Encadré: Principales dispositions de l'accord tripartite

  1. Un cessez-le-feu complet sera établi et toutes les hostilités s'arrêteront dans la zone de conflit du Haut-Karabakh (...). La République d'Azerbaïdjan et la République d'Arménie, nommées comme les Parties, demeureront à leurs positions actuelles.
  2. La région d'Aghdam et les territoires détenus par la partie arménienne dans la région de Gazakh devront être restitués à la République d'Azerbaïdjan avant le 20 novembre 2020.

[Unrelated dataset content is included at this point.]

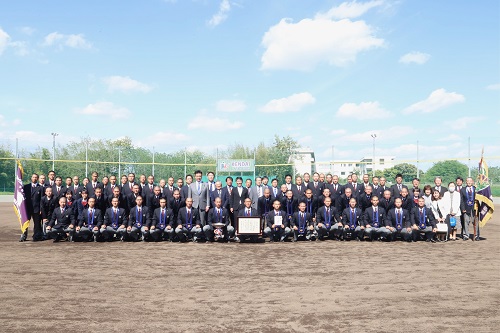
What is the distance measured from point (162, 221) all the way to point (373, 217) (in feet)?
19.7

  3. Des troupes de maintien de la paix de la Fédération de Russie seront déployées le long de la ligne de contact dans le Haut-Karabakh et le long du couloir de Latchin. (...)
  4. Le contingent de maintien de la paix de la Fédération de Russie est déployé parallèlement au retrait des forces armées arméniennes. Ces troupes y resteront pendant une période de cinq ans, et une prolongation automatique de cinq années supplémentaires, si aucune des Parties ne déclare son intention de mettre fin à l'application de cette disposition six mois avant l'expiration de la première période.
  5. Un centre de maintien de la paix sera déployé pour surveiller le cessez-le-feu en vue d'accroître le contrôle sur l'application des accords conclus par les Parties.
  6. La République d'Arménie restituera la région de Kelbajar à la République d'Azerbaïdjan (...) et la région de Latchin (...). Le couloir de Latchin (5 km de large), qui assurera la communication entre le Haut-Karabakh et l'Arménie, restera sous le contrôle des troupes de maintien de la paix de la Fédération de Russie et n'affectera pas la ville de Chouchi. (...) La République d'Azerbaïdjan s'engage à garantir la sécurité de la circulation des citoyen·ens, des véhicules et des marchandises dans les deux sens le long du corridor de Latchin.
  7. Les personnes déplacées et les réfugié·es doivent retourner au Haut-Karabakh et dans les zones adjacentes sous le contrôle du Haut-Commissariat des Nations Unies pour les réfugié·es.
  8. Un échange de prisonniers de guerre, d'otages, de détenu·es et des corps des mort·es doit être effectué.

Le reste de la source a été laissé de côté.